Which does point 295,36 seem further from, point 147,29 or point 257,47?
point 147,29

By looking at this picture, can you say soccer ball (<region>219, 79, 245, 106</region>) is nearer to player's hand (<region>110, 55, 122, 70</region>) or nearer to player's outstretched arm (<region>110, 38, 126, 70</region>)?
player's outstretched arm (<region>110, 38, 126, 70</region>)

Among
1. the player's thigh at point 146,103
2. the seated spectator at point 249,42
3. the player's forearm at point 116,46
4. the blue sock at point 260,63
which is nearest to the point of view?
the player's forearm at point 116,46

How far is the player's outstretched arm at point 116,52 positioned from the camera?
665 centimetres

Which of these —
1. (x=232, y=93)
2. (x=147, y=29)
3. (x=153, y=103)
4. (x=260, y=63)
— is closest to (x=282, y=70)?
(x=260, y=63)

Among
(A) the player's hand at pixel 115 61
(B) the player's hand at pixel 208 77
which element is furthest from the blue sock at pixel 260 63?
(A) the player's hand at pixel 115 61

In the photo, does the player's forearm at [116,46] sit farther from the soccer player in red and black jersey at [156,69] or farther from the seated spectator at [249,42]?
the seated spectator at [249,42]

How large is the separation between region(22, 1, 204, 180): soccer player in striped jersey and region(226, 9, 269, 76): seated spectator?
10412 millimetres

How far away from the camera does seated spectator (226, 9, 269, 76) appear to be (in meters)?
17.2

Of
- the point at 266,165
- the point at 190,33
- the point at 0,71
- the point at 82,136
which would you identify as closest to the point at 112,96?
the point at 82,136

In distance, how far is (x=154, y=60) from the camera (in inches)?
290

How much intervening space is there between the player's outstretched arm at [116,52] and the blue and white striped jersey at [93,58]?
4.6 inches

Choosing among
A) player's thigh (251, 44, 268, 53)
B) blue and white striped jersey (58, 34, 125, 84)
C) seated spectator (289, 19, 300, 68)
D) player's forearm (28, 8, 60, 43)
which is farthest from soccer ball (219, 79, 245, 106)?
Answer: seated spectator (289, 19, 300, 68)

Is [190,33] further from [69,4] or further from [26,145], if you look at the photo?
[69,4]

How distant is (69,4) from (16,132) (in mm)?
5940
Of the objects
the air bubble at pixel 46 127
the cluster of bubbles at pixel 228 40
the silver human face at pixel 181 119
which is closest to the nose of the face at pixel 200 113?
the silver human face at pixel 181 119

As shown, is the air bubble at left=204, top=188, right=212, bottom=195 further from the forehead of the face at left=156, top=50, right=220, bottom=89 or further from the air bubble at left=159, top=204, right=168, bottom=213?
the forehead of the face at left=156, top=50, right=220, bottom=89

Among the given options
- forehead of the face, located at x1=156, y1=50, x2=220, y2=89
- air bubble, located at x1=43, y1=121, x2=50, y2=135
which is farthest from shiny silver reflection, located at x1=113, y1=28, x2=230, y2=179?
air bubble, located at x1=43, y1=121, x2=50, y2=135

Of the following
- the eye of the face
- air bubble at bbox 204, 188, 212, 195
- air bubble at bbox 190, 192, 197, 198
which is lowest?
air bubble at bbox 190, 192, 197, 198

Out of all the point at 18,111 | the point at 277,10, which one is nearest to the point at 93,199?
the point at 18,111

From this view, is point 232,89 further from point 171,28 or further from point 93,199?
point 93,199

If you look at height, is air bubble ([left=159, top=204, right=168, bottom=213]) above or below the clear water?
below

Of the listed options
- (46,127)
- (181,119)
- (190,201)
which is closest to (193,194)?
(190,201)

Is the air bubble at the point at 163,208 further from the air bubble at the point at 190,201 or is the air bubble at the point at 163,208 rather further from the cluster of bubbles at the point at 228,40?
◆ ◆ ◆
**EXERCISE OBJECTIVE**
In the records above, begin at the line that contains "Choosing among" and stop after the line that contains "which is farthest from soccer". Give those lines as a JSON list of strings, one string per line.

**ANSWER TO THE EXERCISE**
[
  "Choosing among",
  "A) player's thigh (251, 44, 268, 53)",
  "B) blue and white striped jersey (58, 34, 125, 84)",
  "C) seated spectator (289, 19, 300, 68)",
  "D) player's forearm (28, 8, 60, 43)",
  "which is farthest from soccer ball (219, 79, 245, 106)?"
]